Polar Charts

The Chart.Polar element produces a circular graph in which data is displayed in terms of values and angles. Also known as a "radar chart", this is an X-Y graph drawn on a circular grid, displaying value trends on the basis of angles.

The following topics introduce the Chart.Polar element:

  • Chart Types and Styles
  • Polar Chart Attributes
  • Supporting Elements

The Chart.Polar element has been deprecated; it's still supported and will work, but its elements are no longer available in Studio. Instead, use Chart Canvas Chart and set its Polar attribute for all new development.
 

About Polar Charts

In a traditional line chart values are plotted along the X and Yaxes, with their positions designated by the familiar Cartesian, or horizontal and vertical, coordinates.

In a polar chart, data points are plotted using "polar" rather than Cartesian coordinates. In a polar chart, the X-axis value is used to set the angle, based on the values around the perimeter of the chart, in degrees. The Y-axis value is plotted along a radius, with 0 at the center of the chart.

A slight style variation provides the "radar" or "spider" chart, which connects its tick marks with straight, rather than curved, lines yielding a spider web-like appearance.

Multiple data sets can be plotted simultaneously as layers, with transparency helping users to "see through" overlapping areas. This allows quick comparison and assessment of data.

Polar charts are often very useful for present data that uses a natural cycle such as daily temperatures or annual rainfall. They're also frequently used in scientific and mathematic applications.

Consider the polar chart at the left. It shows the "sound pick-up pattern" for a particular type of microphone. The black line inside the chart plots how well the microphone picks up sound.

As you can see, the microphone is very good at collecting your voice if you stand directly in front of it.

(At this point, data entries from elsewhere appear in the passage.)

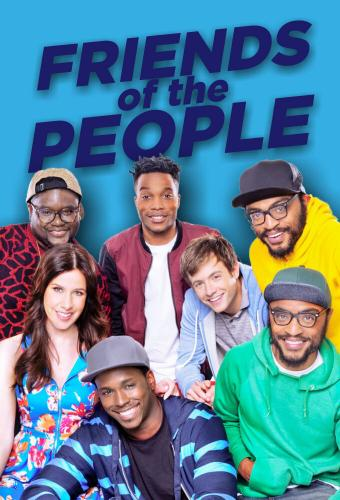 Friends of the People next episode air date poster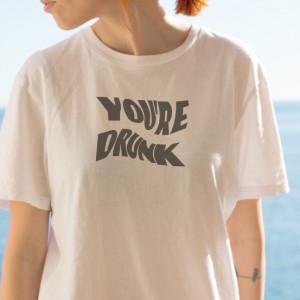 Imprimeu tricou YOU'RE DRUNK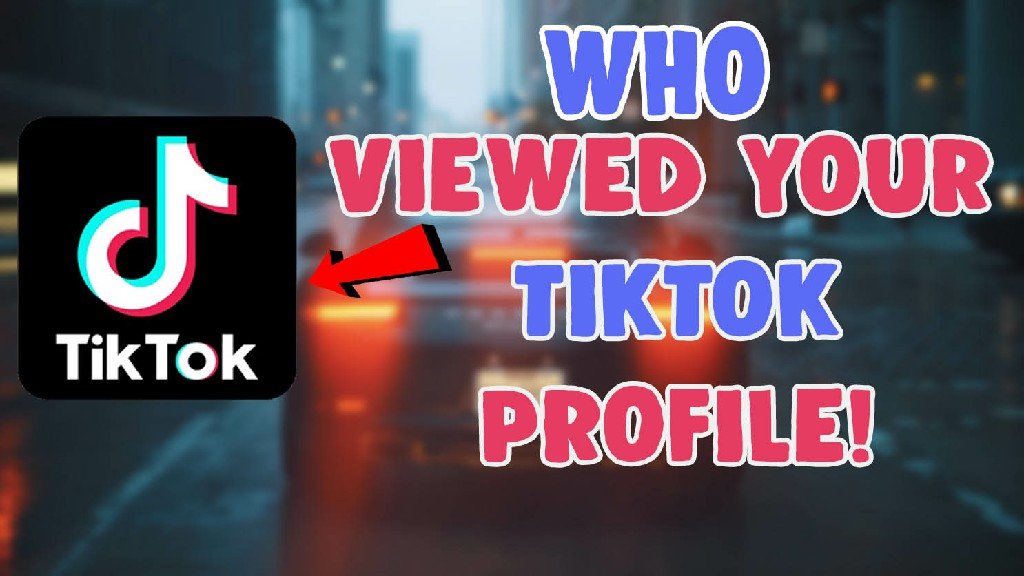how to see who viewed your tiktok profile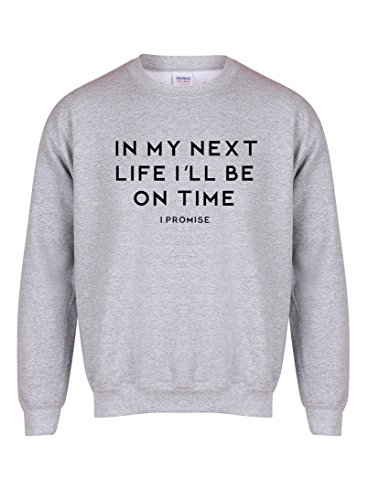 in-my-next-life-ill-be-on-time-i-promise-unisex-fit-sweater-fun-slogan-jumper-large-chest-42-44-inch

As you move around to the side of the microphone, though, the sound pick-up capability starts to diminish and, if you stand at the back of the microphone, it's quite poor. Which is good, as this is what the microphone was designed to do; on a stage with other musicians and with an audience out front, this microphone will focus fairly exclusively on a singer's voice. And the polar chart shows this quite clearly.